In the event that the offending clot or embolus is visible on the optic disc surface, some ophthalmologists have had successful outcomes with laser or surgical arteriotomy. The Nd-YAG laser is accessible in most ophthalmology clinics and has been used in selected cases of CRAO and branch retinal artery occlusion (BRAO).15,16 The laser beam is focused directly on the clot in an attempt to dislodge or fragment it in order to revascularize the ischemic tissue.

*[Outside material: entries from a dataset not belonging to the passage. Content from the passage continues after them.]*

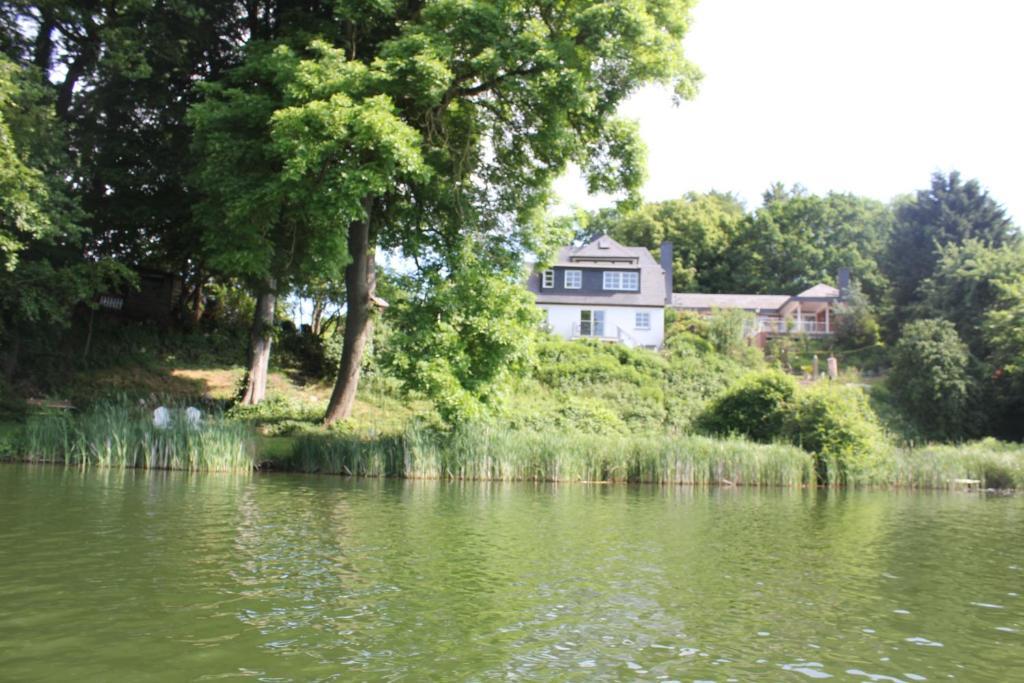 Ferienhaus direkt am Schmalensee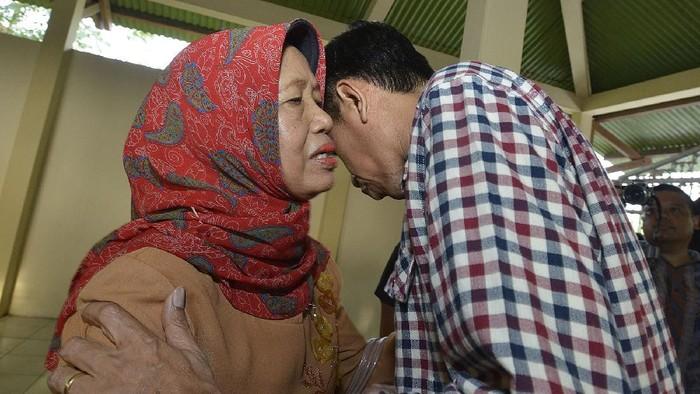 Presiden Jokowi menyampaikan duka cita atas meninggalnya ibunda, Sudjiatmi Notomiharjo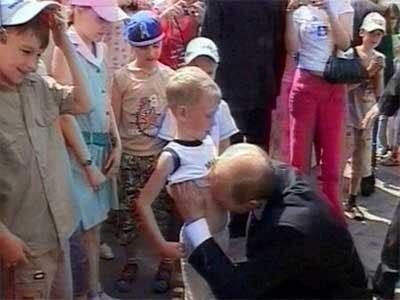 Фото мальчика, которого Путин поцеловал в живот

A surgical technique has been described for physically removing the obstruction. During vitreoretinal surgery, a stylet is used to directly puncture and remove the offending embolus or clot.17 As would be expected, vitreous hemorrhage is a common complication of both surgical and laser arteriotomy.

Hyperbaric Oxygen for CRAO

Hyperbaric oxygen (HBO) therapy may have a more favorable side effect profile than more invasive approaches like fibrinolysis or surgical arteriotomy.18 The rationale behind HBO therapy lies in the aforementioned fact that the retina has a dual blood supply. If the oxygen levels in the choroidal circulation are increased to a sufficient degree, then enough oxygen can diffuse downstream to the inner retinal layers to allow them to maintain some degree of viability. This theory is supported by CRAO animal models in which preservation of the normal inner retinal layer architecture has been demonstrated when choroidal oxygen levels have been high enough to allow for diffusion to the inner layers.19

Numerous case series support the idea that hyperbaric oxygen can improve outcomes following CRAO.2025 Aisenbrey et al. reported a mean increase in visual acuity of 2 lines in a series of eight patients treated with HBO.20 Beiran et al. found that over 80% of patients in their series reported subjective improvement in vision with HBO therapy compared to less than 30% in the control group.21,22 In a series of 21 patients, 19 noted subjective improvement of vision, which was confirmed in 13 patients by visual acuity testing.23 Cope et al. pooled data from their case series of 11 patients with data from two other case series of HBO therapy, giving a combined total of 51 patients, and found that more than half of patients experienced visual acuity improvement of greater than 2 lines with HBO therapy.24 Menzel-Severing et al. compared the visual acuity outcome in 51 HBO-treated patients with that in a control group of 29 patients and found an average improvement of 3 lines of vision in the HBO group compared to only 1 line in the control group.25

While these studies vary in their selection criteria and treatment algorithms, the vast majority recruited only patients who presented within 24 hours of symptom onset. These studies show hope that early HBO may improve outcomes following CRAO. Prospective randomized trials are necessary to demonstrate a proven benefit. Hyperbaric centers that treat these patients should consider forming a central registry of standardized data to prospectively study the results of HBO therapy.24

Case Report

A 67-year-old African-American man presented to the ophthalmology clinic with complaints of sudden, painless loss of vision in his left eye. He had a history of hypertension, previous placement of two cardiac stents and a 50 pack-year history of tobacco abuse. More than 25 years prior to presentation, he lost the vision in his right eye from a central retinal vein occlusion (CRVO). As is not uncommon following a CRVO, he went on to develop neovascular glaucoma, with severely elevated intraocular pressures (IOPs) that reached up to the 50s (normal range: 10–22 mm Hg). Despite aggressive treatment with maximal glaucoma drops and multiple palliative laser procedures, his right eye became completely blind, with no light perception. He ultimately decided to undergo an enucleation procedure to remove the right eye because it had no visual potential and was causing intolerable pain.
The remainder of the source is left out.